Excerpted data:
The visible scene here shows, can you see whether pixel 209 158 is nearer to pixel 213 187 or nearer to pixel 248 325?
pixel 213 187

--

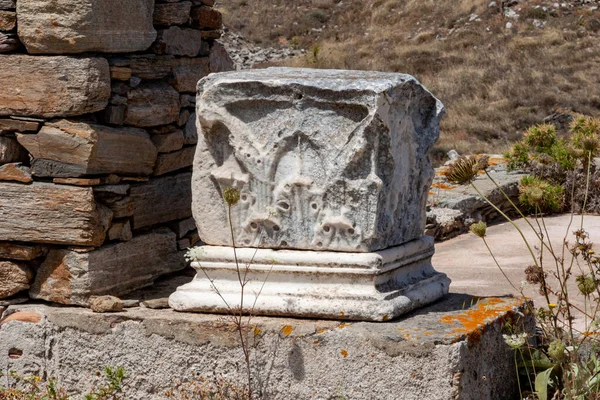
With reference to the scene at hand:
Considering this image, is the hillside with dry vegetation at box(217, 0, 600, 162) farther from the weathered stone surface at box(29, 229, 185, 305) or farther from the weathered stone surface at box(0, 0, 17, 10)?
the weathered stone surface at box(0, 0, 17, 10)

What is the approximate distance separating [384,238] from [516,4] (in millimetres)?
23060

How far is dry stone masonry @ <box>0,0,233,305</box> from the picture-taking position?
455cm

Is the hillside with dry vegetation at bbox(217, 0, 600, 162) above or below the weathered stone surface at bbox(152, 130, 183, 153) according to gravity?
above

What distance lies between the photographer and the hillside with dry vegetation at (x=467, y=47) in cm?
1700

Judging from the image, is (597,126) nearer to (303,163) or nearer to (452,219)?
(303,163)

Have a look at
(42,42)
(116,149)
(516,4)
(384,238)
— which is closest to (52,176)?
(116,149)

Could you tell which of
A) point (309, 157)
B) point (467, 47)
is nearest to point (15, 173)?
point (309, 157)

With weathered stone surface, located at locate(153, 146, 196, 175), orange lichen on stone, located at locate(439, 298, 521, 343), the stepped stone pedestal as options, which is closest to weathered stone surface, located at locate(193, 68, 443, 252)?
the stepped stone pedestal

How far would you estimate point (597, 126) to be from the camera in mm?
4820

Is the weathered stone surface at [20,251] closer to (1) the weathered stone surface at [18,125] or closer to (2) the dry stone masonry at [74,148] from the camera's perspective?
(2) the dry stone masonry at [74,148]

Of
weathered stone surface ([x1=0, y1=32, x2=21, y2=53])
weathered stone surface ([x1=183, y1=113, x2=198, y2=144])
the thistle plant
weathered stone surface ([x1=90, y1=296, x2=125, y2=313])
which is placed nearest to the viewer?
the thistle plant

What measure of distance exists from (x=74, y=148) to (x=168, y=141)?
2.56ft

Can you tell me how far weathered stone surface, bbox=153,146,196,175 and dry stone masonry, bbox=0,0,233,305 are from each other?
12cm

==

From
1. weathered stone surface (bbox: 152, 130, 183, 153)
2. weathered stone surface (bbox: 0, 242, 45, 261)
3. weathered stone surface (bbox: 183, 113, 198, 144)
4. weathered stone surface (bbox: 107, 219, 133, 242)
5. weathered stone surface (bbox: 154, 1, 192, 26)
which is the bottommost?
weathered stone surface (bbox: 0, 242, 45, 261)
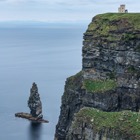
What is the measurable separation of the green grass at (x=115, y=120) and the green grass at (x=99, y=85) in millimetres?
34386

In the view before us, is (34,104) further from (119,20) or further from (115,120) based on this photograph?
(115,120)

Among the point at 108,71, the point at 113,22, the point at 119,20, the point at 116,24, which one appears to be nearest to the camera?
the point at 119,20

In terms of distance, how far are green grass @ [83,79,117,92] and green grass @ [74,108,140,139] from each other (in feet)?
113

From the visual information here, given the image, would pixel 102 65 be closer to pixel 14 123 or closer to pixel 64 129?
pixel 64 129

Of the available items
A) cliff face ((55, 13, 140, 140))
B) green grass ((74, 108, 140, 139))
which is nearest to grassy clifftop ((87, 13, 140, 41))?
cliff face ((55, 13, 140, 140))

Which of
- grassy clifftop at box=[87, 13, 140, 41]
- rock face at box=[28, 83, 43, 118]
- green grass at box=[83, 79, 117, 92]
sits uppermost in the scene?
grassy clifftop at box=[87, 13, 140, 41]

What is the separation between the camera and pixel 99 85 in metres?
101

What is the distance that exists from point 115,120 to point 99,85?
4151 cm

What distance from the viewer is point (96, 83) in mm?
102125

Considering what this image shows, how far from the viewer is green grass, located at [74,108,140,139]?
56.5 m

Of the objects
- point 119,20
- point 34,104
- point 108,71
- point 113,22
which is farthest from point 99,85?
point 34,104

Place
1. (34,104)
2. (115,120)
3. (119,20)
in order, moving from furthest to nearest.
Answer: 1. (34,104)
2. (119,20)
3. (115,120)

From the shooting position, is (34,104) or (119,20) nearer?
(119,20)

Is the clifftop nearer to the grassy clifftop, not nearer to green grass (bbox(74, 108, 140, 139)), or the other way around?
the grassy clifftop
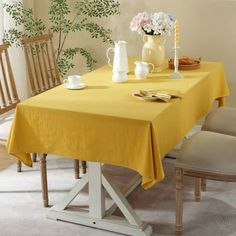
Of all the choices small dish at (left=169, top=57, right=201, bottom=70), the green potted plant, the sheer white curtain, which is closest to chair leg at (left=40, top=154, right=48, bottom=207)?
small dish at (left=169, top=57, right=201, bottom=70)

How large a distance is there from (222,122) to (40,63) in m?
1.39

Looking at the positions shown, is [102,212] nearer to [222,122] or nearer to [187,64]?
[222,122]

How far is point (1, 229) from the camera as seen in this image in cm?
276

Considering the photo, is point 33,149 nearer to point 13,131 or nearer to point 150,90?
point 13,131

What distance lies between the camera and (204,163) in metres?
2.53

Problem details: Pick out every line in the three blocks above that contains the word "dish", and copy each of those lines in full.

Written response:
Of all the choices small dish at (left=169, top=57, right=201, bottom=70), the green potted plant, the sheer white curtain, which is closest to chair leg at (left=40, top=154, right=48, bottom=207)?
small dish at (left=169, top=57, right=201, bottom=70)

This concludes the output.